Peak sets are surprisingly fragile. Change one replicate, one depth threshold or one peak-calling parameter, and thousands of regions may appear or disappear.
A useful way to reduce this fragility is to ask whether peaks are reproducible under resampling. This is the logic behind pseudoreplicates and IDR-style workflows.
The Core Idea
For each biological replicate:
- Randomly split aligned reads into two pseudoreplicates.
- Call peaks on the original replicate.
- Call peaks on each pseudoreplicate.
- Pool reads across replicates.
- Split the pooled reads into pooled pseudoreplicates.
- Keep peaks that behave reproducibly across these views.
This helps distinguish robust regulatory signal from peaks that depend too strongly on a particular sample or depth.
A Minimal Shell Skeleton
# Shuffle alignments before splitting.
samtools view -h sample.bam \
| awk 'BEGIN{srand(1)} /^@/ {print; next} {print rand() "\t" $0}' \
| sort -k1,1n \
| cut -f2- \
| samtools view -bS - > sample.shuffled.bam
# Split into two pseudoreplicates.
total=$(samtools view -c sample.shuffled.bam)
half=$((total / 2))
samtools view -h sample.shuffled.bam \
| awk -v n="$half" 'BEGIN{i=0} /^@/ {print > "pr1.sam"; print > "pr2.sam"; next} {i++; if (i <= n) print > "pr1.sam"; else print > "pr2.sam"}'
samtools view -bS pr1.sam | samtools sort -o sample.pr1.bam
samtools view -bS pr2.sam | samtools sort -o sample.pr2.bam
samtools index sample.pr1.bam
samtools index sample.pr2.bam
In production, I would make this more robust with workflow management and proper random seeds. The point is the principle: stress-test peak discovery by resampling reads.
What To Compare
For narrow peaks, compare ranked peak lists with IDR or an equivalent reproducibility metric. For broad marks, exact boundaries are less meaningful, so compare overlap, rank stability and signal consistency across merged regions.
Useful questions:
- Are top-ranked peaks stable?
- Are replicate-specific peaks biologically plausible or mostly noise?
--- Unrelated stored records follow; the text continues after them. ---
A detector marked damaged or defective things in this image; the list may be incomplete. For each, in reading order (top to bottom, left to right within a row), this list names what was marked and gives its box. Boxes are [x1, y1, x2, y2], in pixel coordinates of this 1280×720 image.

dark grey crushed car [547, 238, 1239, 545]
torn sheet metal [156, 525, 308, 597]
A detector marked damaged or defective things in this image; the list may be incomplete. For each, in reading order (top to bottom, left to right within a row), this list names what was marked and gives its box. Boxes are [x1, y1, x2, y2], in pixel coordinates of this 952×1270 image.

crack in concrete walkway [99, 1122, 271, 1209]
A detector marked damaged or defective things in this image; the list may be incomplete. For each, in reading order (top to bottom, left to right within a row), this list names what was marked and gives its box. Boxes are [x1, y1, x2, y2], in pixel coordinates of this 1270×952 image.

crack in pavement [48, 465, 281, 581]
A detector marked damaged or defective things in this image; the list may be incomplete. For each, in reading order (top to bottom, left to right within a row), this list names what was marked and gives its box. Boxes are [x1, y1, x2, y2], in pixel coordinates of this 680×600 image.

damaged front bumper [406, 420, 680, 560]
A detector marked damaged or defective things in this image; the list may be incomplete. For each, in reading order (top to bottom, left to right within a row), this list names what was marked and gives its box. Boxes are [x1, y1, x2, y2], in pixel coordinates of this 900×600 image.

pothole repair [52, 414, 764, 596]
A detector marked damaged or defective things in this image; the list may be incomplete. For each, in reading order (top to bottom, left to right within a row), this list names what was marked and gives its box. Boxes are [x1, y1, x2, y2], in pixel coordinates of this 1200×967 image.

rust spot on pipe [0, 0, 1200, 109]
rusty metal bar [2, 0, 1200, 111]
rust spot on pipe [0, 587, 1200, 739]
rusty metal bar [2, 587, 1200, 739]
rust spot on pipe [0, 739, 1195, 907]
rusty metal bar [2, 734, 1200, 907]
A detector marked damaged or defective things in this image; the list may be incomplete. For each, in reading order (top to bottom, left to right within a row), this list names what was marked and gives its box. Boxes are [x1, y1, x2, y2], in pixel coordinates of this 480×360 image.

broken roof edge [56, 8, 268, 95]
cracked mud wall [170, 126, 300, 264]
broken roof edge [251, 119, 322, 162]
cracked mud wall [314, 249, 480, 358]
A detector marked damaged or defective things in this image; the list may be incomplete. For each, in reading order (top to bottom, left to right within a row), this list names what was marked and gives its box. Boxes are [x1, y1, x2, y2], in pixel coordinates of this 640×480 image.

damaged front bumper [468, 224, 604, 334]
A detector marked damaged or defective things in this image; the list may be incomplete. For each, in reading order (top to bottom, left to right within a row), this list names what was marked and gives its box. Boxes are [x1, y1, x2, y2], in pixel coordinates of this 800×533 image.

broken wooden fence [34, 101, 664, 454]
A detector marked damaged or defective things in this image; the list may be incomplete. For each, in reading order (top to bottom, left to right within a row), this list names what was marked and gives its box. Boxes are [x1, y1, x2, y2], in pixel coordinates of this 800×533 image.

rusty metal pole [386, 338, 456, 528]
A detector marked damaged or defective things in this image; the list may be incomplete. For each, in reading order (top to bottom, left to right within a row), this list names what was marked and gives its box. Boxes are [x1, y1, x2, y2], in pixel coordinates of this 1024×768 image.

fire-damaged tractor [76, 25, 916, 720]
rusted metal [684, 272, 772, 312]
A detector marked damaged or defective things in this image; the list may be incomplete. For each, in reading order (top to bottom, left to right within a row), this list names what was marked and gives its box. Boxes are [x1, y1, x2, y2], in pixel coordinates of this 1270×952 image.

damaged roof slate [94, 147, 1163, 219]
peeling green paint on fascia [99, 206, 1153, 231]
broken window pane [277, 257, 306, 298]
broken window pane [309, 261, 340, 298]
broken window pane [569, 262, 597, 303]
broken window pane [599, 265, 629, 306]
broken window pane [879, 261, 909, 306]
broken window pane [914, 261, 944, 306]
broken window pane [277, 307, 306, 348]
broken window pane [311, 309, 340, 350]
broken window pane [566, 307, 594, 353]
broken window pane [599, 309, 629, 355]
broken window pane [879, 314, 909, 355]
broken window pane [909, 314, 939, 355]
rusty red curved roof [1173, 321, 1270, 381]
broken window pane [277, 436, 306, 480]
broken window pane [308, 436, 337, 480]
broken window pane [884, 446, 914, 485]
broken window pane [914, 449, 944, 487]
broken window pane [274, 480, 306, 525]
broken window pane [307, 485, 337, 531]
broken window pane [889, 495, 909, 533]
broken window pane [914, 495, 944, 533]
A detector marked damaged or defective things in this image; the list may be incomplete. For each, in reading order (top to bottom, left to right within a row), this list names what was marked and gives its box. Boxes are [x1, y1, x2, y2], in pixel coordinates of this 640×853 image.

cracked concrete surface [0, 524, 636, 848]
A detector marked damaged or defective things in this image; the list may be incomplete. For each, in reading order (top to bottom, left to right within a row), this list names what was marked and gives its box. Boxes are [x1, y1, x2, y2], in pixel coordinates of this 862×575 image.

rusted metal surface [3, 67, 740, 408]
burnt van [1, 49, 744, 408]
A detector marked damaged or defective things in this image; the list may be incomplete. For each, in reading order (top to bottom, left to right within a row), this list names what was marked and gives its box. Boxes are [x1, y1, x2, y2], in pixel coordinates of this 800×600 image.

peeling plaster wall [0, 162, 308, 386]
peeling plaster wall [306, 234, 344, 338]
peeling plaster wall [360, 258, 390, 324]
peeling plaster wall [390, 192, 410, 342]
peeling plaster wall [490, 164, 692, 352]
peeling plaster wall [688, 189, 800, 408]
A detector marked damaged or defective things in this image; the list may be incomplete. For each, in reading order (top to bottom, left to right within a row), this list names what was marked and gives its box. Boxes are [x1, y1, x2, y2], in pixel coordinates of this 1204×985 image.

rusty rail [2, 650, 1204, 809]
- Does pooling create many new peaks that no single replicate supports?
- Do pseudoreplicates preserve the same global signal distribution?
Practical Advice
Do not treat IDR as a magic binary filter. Use it as a diagnostic layer. If a peak fails reproducibility but overlaps a known biologically important locus, inspect the raw signal before discarding it. Conversely, if a peak passes but sits in a problematic region, blacklist and genome-browser inspection still matter.